Sie lächelte und schlug sich gedanklich an die Stirn.

'Cool? Pass doch verdammt noch mal auf was du sagst, du willst doch nicht, dass er dich für einen blöden Teenager hält!'

Doch bevor sie sich weiter mit diesem Gedanken beschäftigen konnte, unterbrach sie Breda.

„Ihr zittert ja richtig! Wie unbedachtsam von mir! Euch muss kalt sein. Hier."

Mit einer fließenden Bewegung nahm er den Mantel ab und legte ihn Daria über die Schultern. Er war unglaublich weich und wärmte ungemein.

„Danke.", sagte sie leise. Damit hatte er sie total aus der Fassung gebracht. Wow. Ein absoluter Gentleman! Die Schwarzhaarige seufzte innerlich. Ihr graute jetzt schon vor dem Moment an dem er sie im Dorf absetzte und davon fuhr...

Als ob er ihre Gedanken gelesen hätte, wandte sich Breda plötzlich an sie:

„Verzeiht, ich möchte nicht aufdringlich sein, doch dürfte ich es mir vielleicht erlauben Euch auf mein Schloss einzuladen? Es ist nicht weit von hier, sogar noch näher als das Dorf. Es ist bereits nach Mitternacht, ich glaube kaum dass in Eurem Gasthaus noch jemand wach ist und ich wäre geehrt, wenn Ihr meine Gastfreundschaft annehmen würdet. Es sei denn, Ihr werdet erwartet?"

„Nein!", sagte Daria schnell, ohne darüber nachzudenken. „Ich bin mir einer großen Reisegruppe unterwegs, die bis mindestens Sonntag in dem Dorf bleibt und der Reiseleiter weiß dass ich kein Interesse an den Gruppenveranstaltungen habe."

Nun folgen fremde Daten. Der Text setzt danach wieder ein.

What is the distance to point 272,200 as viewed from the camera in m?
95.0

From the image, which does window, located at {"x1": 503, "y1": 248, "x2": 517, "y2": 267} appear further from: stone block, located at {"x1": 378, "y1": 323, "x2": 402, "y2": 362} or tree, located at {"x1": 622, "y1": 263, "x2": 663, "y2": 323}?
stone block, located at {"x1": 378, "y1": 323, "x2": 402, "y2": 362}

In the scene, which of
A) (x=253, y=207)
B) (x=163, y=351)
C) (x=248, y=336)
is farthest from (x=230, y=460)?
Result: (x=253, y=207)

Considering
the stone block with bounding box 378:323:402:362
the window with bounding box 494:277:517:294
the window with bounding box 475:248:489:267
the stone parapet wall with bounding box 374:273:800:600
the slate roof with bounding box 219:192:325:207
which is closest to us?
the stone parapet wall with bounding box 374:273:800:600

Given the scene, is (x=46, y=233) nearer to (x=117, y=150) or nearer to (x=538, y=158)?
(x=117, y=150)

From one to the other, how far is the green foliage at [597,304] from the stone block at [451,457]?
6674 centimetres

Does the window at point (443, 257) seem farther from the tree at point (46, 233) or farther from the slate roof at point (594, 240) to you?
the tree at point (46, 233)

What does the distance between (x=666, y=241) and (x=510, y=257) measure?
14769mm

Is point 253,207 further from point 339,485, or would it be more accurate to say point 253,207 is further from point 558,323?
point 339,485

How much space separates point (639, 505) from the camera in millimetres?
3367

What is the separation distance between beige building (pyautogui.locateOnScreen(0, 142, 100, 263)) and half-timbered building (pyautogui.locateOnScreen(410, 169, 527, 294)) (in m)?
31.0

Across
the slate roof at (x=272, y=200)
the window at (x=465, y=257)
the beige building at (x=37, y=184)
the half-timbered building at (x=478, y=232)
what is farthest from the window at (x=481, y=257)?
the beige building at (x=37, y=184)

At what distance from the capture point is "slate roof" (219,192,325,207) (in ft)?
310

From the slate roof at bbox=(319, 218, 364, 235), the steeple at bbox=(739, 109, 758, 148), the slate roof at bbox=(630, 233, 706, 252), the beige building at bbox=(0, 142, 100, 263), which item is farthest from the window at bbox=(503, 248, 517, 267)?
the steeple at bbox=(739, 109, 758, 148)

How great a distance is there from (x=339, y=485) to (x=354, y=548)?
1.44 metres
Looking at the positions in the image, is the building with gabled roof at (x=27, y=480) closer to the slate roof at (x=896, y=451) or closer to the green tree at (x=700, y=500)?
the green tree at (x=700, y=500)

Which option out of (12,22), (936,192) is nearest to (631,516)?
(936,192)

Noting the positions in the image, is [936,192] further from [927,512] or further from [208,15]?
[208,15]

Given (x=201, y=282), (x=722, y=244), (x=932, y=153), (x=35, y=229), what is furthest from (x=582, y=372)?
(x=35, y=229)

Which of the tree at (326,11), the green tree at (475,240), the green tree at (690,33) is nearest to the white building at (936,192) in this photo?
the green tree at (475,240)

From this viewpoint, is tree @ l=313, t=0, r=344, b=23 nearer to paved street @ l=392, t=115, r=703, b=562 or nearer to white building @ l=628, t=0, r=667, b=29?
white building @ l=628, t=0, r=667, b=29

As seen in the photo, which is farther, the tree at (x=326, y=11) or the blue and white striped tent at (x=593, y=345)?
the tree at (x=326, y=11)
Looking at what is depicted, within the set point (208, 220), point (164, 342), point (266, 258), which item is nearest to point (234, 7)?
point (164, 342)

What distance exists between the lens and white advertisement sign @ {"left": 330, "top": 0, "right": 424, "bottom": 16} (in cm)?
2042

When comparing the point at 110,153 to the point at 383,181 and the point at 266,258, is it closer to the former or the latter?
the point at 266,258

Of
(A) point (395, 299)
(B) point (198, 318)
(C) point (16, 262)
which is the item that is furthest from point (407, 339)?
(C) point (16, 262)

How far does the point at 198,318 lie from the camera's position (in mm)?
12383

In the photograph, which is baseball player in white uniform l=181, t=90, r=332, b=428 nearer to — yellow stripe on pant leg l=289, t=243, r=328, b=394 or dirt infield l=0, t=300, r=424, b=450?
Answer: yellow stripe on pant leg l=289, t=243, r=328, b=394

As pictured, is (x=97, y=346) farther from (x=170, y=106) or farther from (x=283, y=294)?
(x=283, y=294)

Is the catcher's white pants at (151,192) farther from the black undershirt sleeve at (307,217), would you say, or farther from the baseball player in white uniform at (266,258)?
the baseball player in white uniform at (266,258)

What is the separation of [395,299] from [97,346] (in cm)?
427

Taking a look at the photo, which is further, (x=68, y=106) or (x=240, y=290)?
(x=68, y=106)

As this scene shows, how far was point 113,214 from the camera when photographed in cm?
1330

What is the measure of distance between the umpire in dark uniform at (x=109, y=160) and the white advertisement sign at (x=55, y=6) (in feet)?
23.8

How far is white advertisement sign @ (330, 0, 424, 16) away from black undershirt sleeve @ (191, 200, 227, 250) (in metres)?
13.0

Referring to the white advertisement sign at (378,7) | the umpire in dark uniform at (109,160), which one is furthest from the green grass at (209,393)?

„Das trifft sich hervorragend! In diesem Fall müsst Ihr mich mindestens bis Sonntag mit Eurer Anwesenheit beehren."

Bis Sonntag? Das hieße ja drei Tage! Drei Tage auf einem Schloss!

„Nun, ich will Euch nicht zur Last fallen..."

„Unsinn! Ich sehe Gäste gern! Mein Schloss ist groß und leider allzu oft viel zu lehr. Ich würde mich sehr freuen, wenn Ihr mein Angebot annehmen würdet. Ich könnte Euch die Gegend zeigen.", bot der Graf an und hielt Daria einladend seine Hand an.